What makes the difference between a sustainability program that produces business value and one that doesn’t? A new survey identifies practices that distinguish value-creating companies from others.
Amid widening recognition of how environmental issues such as climate change create business opportunities and risks, results from a McKinsey Global Survey 1 show that companies that generate value from their sustainability programs follow a distinctive set of management practices. Survey respondents say these companies are more likely than others to make sustainability a strategic priority and to set out specific aspirations and targets. Responses also suggest that value-creating companies are more likely than others to make sustainability an element of their corporate culture and train employees on how to integrate sustainability into their work.

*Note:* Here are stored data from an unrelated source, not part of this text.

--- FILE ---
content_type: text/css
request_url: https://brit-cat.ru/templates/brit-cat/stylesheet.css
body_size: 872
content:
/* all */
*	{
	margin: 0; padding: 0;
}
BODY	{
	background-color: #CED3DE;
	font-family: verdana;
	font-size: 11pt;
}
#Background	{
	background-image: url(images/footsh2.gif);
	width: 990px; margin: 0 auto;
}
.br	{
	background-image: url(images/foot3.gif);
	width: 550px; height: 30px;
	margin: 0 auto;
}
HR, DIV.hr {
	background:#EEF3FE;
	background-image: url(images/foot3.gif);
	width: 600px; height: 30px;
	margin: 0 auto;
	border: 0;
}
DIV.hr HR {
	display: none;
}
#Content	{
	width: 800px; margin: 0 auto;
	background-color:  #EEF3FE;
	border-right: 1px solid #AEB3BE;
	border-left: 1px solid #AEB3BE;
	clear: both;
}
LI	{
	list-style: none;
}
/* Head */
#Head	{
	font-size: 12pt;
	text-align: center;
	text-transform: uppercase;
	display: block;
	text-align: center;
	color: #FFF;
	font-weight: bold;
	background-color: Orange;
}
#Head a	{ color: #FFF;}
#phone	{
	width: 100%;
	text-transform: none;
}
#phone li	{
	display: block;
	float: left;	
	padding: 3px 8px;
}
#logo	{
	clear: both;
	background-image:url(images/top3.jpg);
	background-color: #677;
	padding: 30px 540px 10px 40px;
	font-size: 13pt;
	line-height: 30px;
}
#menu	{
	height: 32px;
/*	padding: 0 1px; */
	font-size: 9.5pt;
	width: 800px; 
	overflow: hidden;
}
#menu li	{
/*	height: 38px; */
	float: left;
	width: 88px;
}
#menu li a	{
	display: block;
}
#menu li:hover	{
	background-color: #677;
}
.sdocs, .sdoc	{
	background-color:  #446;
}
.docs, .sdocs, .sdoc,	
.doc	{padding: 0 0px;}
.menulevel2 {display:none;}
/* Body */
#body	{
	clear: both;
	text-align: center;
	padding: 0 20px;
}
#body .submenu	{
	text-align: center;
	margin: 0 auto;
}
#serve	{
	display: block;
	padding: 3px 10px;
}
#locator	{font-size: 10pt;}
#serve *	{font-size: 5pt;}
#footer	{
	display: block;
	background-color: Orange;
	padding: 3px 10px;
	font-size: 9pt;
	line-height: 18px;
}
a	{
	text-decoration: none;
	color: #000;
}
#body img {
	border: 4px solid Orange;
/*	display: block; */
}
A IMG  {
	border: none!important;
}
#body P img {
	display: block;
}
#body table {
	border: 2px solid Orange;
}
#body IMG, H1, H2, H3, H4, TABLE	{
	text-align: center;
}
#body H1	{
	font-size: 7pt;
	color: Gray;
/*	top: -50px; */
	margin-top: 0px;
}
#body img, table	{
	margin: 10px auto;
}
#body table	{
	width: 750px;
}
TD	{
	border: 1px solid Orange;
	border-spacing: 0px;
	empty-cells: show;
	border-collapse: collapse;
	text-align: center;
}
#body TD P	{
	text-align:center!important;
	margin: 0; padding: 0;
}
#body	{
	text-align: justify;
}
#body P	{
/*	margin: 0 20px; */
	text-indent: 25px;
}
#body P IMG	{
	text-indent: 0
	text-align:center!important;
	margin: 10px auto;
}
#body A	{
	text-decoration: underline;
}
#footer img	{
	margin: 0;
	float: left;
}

Survey results indicate that value-creating companies are more apt to engage customers and business partners in their sustainability agendas. Compared with those at other companies, more respondents from value-creating companies say they collaborate with customers and suppliers on addressing sustainability issues, adjust product portfolios to be more sustainable, and account for sustainability factors when selecting and evaluating suppliers. Respondents from value creators are also more likely than others to report that sustainability issues inform how their company manages its facilities and its transportation networks.
The survey results highlight practices more widely followed by companies that are creating value from sustainability than by companies that aren’t. Experience also suggests that companies with effective sustainability programs tend to plan and manage these programs with the same discipline and commitment that they apply to other business initiatives.